When the world speaks of "love," it often means unconditional acceptance. Many churches have adopted this mind-set in their practice of membership and discipline-if they have not done away with such structures entirely. "Yet God's love and God's gospel are different than what the world expects," writes Jonathan Leeman. They're centered in his character, which draws a clear boundary between what is holy and what is not. It's this line that the local church should represent in its member practices, because the careful exercise of such authority "is God's means for guarding the gospel, marking off a people, and thereby defining his love for the world."

So how should churches receive and dismiss members? How should Christians view their submission to the church? Are there dangers in such submission? The Church and the Surprising Offense of God's Love responds with biblical, theological, and practical guidance-from both corporate and individual perspectives. It's a resource that will help pastors and their congregations upend worldly conceptions and recover a biblical understanding and practice of church authority.


Product Details

ISBN-13: 9781433522888
Publisher: Crossway
Publication date: 01/08/2010
Series: 9Marks
Sold by: Barnes & Noble
Format: eBook
Pages: 384
File size: 3 MB

About the Author

Jonathan Leeman (PhD, University of Wales) is the editorial director for 9Marks and cohost of the Pastors’ Talk podcast. He is the author or editor of over a dozen books and teaches at several seminaries. Jonathan lives with his wife and four daughters in a suburb of Washington, DC, and is an elder at Cheverly Baptist Church. You can follow him on Twitter at @jonathanleeman.


Mark Dever (PhD, Cambridge University) is the senior pastor of Capitol Hill Baptist Church in Washington, DC, and president of 9Marks (9Marks.org). Dever has authored over a dozen books and speaks at conferences nationwide. He lives in Washington, DC, with his wife, Connie, and they have two adult children.

Read an Excerpt

CHAPTER 1

THE IDOLATRY OF LOVE

"All you need is love."

— John Lennon

Main Question: How do our common cultural conceptions of love today hinder our acceptance of church membership and discipline?

Main Answer: We have made love into an idol that serves us and so have redefined love into something that never imposes judgments, conditions, or binding attachments.
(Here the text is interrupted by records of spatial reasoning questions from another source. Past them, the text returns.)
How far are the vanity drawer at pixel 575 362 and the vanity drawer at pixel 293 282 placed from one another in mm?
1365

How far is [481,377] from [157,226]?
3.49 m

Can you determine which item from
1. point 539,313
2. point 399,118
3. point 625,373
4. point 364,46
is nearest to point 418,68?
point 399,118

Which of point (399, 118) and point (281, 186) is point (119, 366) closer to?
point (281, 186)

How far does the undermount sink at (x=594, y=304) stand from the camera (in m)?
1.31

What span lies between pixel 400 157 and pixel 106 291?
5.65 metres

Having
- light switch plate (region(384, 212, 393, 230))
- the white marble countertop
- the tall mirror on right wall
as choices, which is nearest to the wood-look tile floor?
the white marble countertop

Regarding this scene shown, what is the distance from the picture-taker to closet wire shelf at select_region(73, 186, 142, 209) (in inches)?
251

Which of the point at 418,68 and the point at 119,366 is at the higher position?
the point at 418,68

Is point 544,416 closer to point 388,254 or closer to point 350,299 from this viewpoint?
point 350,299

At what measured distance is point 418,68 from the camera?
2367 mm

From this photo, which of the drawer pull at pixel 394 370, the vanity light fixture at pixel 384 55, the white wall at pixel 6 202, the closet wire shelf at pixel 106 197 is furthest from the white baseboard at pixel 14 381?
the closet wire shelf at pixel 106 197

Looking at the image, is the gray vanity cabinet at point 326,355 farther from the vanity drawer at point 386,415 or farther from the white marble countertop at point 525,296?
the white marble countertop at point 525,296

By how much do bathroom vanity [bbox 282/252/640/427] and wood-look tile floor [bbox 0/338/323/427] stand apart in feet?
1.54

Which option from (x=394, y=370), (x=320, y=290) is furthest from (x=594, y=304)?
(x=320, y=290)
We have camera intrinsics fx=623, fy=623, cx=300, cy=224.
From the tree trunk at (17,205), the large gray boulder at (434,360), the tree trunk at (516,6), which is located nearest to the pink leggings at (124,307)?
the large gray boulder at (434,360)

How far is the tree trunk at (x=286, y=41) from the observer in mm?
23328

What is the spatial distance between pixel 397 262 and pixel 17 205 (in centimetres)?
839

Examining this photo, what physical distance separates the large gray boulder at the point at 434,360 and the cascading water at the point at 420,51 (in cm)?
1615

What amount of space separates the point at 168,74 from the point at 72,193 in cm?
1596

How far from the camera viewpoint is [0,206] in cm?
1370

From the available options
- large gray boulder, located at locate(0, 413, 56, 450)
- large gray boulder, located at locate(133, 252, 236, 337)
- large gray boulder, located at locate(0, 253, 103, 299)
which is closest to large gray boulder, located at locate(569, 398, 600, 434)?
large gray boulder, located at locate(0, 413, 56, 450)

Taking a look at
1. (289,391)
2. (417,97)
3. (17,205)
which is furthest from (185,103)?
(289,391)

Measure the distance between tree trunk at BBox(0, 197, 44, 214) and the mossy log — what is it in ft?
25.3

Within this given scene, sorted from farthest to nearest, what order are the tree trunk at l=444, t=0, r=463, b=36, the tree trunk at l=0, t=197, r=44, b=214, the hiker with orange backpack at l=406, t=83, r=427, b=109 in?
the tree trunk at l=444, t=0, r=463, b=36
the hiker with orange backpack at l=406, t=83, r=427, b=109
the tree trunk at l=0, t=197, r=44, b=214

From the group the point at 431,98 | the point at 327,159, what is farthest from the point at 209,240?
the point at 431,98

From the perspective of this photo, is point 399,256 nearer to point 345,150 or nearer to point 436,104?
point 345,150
Step 1: Doing a doctrine of the church requires us to consider our cultural baggage.

The Risky Business of Ecclesiology

Tampering with the doctrine of the church is a risky business. Perhaps more than with any other Christian doctrine, the doctrine of the church — also called "ecclesiology" — is where the variables of personal ambition and vain conceit factor into all the equations. Ecclesiology is the domain of turf wars and political rivalries. It's where the embattled pastor and his ornery deacon board haggle yet again over where the "buck stops"; where the local Episcopal church has to determine what it means to separate from the larger Episcopal communion that has forsaken the gospel; where the presbytery decides whether a member's lifestyle places her outside the community's affirmation of faith.

One might say that it's comparatively easy to debate God's foreknowledge, or whether regeneration precedes conversion, or what the millennium is. Raise one of these topics, and over half the church will shrug their shoulders and claim agnosticism. But raise the topic of who has final say over the church budget, or who chooses a new pastor, or whether the church has the right to discipline the elder's wayward adult son, and you won't find many agnostics here. Sure enough, church history is replete with examples of theologians changing their ecclesiology to suit political circumstance.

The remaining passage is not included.